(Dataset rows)
———

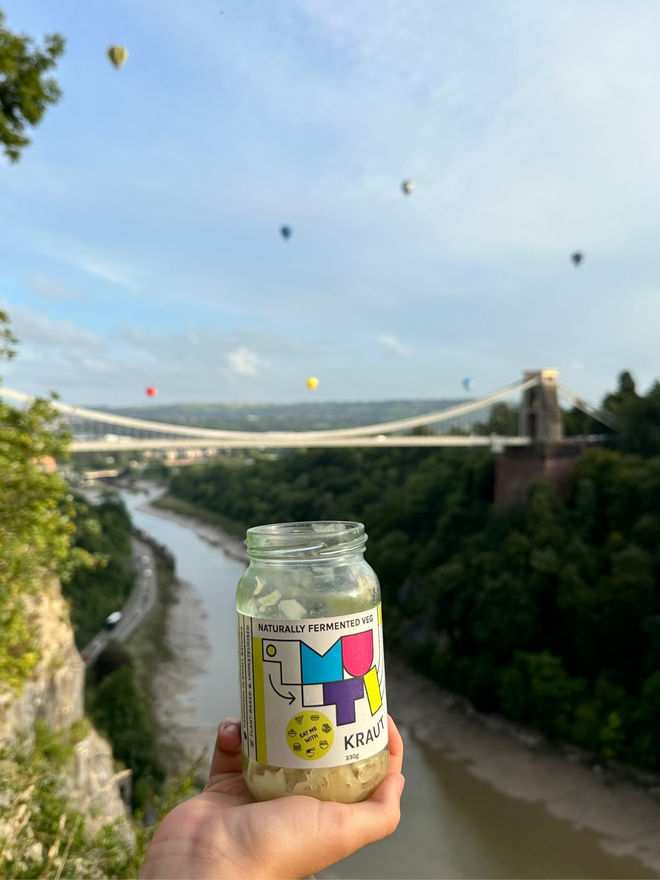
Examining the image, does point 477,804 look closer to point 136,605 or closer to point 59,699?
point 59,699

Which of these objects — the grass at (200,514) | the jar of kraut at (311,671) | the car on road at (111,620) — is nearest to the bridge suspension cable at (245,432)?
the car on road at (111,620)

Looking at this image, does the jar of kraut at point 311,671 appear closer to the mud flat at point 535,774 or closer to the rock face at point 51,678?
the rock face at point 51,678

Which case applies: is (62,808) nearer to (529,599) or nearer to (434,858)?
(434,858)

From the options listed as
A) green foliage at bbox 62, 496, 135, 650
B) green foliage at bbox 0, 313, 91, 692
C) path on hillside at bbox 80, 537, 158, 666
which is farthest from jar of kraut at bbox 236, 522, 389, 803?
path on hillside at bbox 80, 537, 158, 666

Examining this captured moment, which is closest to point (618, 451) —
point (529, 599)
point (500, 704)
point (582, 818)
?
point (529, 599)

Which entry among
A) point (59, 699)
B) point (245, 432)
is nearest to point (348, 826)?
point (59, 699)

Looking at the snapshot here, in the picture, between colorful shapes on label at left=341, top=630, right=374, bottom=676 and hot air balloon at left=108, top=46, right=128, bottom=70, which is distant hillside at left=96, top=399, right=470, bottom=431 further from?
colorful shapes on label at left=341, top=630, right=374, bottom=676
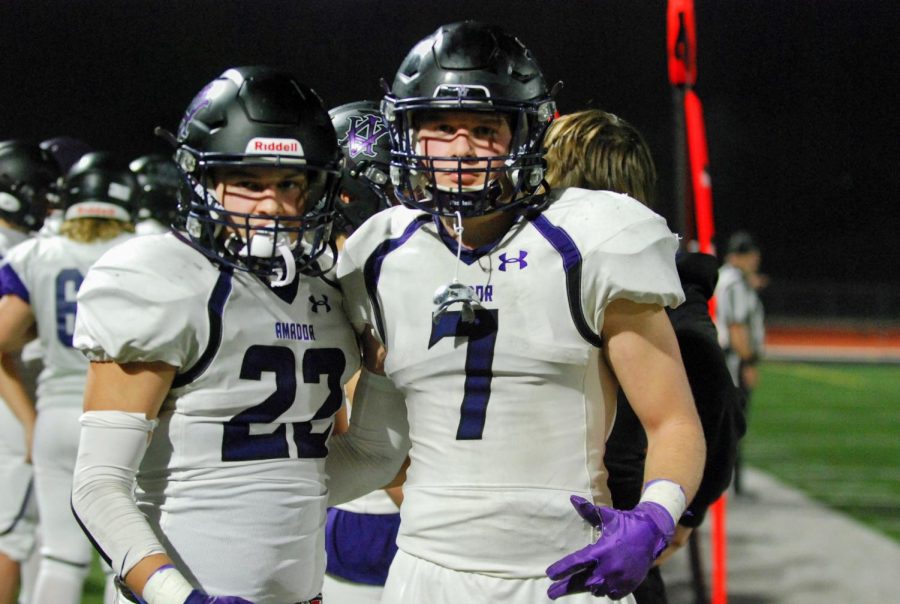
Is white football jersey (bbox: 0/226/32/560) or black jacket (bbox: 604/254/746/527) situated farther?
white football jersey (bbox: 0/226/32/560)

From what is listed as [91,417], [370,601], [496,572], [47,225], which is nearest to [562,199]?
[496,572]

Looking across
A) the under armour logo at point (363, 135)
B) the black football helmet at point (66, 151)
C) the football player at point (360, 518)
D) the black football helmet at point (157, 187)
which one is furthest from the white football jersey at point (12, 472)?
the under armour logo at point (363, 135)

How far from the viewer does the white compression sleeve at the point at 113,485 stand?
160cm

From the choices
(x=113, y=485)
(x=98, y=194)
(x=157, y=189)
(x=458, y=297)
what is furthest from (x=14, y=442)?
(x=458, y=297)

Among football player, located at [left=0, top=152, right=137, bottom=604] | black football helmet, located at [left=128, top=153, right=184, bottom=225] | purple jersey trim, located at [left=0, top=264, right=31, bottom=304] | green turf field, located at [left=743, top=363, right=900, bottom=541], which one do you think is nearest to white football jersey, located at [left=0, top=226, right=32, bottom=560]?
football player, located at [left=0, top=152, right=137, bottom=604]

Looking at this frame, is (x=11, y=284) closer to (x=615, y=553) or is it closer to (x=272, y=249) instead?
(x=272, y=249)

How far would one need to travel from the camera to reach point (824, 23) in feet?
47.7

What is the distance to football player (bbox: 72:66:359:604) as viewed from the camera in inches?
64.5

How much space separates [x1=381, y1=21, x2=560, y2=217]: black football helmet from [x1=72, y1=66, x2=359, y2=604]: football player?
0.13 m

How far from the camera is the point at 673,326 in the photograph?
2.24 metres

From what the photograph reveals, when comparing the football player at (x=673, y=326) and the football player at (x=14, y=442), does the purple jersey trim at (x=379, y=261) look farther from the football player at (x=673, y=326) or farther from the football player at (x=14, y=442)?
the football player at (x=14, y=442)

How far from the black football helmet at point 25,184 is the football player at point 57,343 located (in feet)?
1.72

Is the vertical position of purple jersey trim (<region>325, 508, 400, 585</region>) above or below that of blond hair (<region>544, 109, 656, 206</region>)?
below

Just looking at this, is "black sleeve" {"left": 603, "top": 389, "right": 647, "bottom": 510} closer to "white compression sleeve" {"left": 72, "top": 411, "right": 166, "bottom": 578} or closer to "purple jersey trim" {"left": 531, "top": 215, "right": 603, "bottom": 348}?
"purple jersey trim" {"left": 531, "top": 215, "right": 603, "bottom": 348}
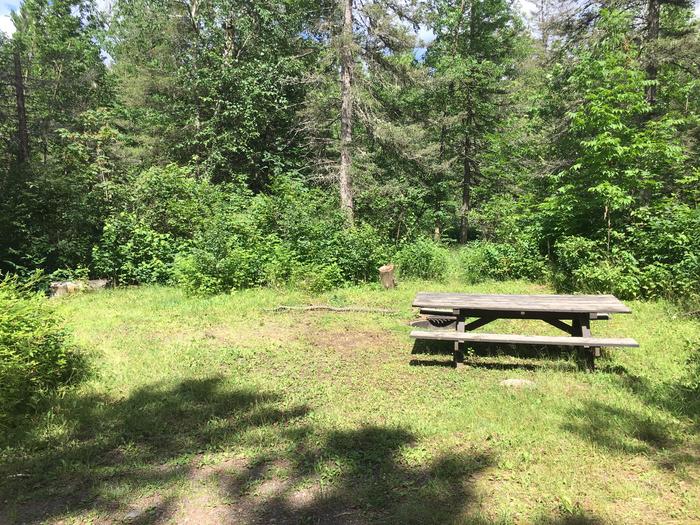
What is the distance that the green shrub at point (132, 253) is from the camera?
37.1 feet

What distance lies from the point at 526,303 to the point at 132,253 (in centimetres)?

———

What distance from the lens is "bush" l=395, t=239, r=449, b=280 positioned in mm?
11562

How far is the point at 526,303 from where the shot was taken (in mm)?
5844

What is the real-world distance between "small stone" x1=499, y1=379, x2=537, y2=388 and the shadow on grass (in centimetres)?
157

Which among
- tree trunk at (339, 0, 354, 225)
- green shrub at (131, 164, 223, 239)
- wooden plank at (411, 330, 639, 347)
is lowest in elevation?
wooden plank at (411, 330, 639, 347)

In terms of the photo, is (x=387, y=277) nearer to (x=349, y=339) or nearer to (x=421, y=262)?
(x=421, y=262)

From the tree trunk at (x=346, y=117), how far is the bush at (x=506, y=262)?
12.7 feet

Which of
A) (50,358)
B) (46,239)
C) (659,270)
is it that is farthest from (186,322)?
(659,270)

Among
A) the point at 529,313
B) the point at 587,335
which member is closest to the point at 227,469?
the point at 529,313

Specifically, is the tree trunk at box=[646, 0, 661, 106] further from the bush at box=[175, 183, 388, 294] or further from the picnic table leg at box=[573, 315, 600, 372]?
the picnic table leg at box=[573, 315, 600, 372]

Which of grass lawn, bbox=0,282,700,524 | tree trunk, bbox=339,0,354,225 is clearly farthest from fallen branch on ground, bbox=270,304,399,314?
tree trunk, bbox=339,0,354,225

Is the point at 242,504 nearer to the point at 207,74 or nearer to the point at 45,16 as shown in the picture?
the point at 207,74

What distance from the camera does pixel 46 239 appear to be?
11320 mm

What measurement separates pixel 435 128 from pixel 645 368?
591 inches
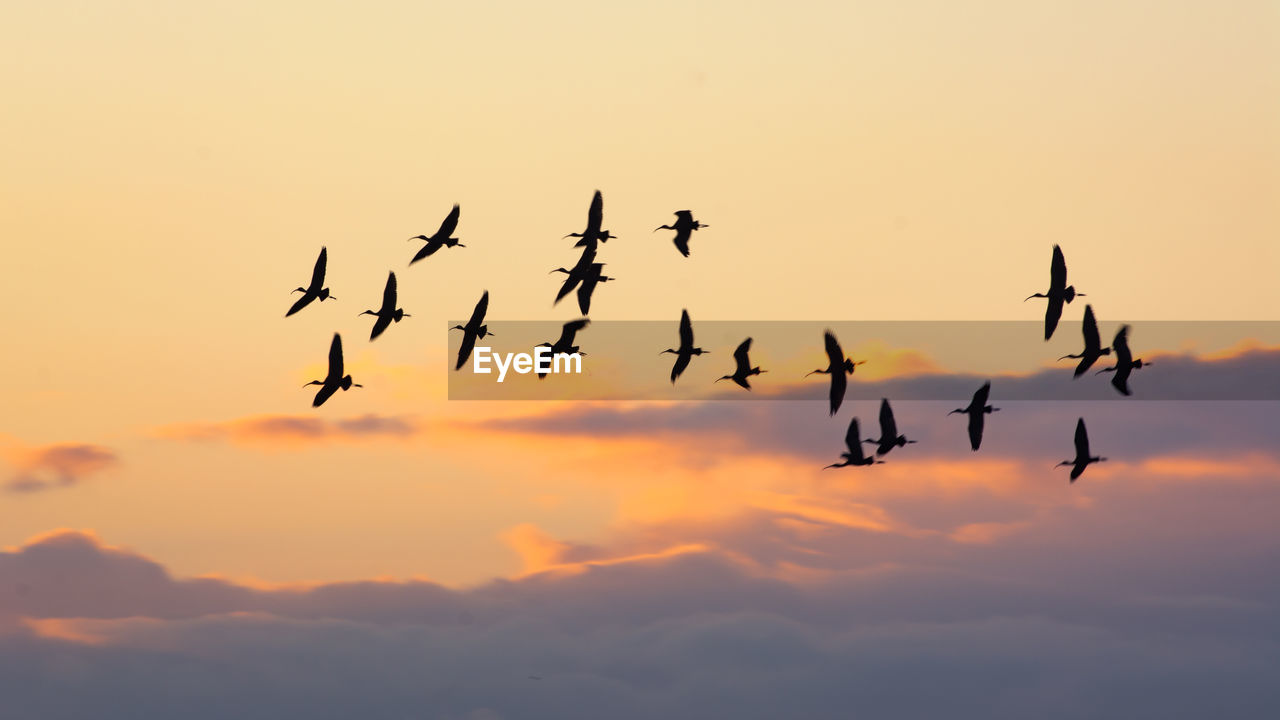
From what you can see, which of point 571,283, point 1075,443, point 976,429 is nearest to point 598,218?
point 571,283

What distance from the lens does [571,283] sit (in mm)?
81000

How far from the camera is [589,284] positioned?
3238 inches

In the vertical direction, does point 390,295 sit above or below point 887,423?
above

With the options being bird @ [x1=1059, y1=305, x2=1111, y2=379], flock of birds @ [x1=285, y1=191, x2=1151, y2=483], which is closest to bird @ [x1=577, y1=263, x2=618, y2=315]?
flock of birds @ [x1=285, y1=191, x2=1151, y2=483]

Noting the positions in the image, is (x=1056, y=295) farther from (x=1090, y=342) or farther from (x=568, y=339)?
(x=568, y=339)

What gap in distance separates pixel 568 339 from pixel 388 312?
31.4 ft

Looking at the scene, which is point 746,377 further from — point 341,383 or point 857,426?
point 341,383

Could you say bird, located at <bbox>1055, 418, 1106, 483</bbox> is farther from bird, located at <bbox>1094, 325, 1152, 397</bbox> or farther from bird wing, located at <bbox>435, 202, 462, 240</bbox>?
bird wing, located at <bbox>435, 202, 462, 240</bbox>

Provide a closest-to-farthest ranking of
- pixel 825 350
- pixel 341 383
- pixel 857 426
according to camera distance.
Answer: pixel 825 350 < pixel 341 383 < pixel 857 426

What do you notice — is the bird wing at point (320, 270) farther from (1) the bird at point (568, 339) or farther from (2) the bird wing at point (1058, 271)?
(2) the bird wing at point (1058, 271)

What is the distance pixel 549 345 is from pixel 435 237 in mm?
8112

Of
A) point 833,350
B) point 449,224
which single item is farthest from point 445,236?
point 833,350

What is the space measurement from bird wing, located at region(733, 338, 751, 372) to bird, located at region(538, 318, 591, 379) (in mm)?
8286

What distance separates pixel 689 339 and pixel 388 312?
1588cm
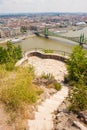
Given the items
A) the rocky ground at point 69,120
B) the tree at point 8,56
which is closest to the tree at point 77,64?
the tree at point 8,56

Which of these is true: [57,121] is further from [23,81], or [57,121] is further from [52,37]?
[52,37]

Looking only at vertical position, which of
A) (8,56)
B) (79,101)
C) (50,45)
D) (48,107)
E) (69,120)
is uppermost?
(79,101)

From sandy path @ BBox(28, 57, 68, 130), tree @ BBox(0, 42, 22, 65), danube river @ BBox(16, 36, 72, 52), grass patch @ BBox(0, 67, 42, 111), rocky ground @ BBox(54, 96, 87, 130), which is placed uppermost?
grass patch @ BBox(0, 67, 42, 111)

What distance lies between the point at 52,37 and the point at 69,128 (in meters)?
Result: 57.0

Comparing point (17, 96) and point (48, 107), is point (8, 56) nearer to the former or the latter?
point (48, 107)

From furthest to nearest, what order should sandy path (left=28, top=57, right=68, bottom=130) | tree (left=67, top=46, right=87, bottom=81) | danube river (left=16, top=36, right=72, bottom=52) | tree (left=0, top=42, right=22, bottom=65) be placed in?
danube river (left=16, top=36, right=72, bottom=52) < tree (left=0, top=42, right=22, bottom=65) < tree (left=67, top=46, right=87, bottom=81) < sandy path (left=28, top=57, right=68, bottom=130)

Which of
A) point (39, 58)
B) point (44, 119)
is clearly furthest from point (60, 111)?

———

#### [GIVEN EXERCISE]
Locate every line in the entries above that contains the word "positioned" and copy each of those lines.

#### [THE RESULT]
What distance from the lens is "bush" l=395, t=239, r=449, b=280 positioned in mm?
How far from the camera is [589,284] positioned?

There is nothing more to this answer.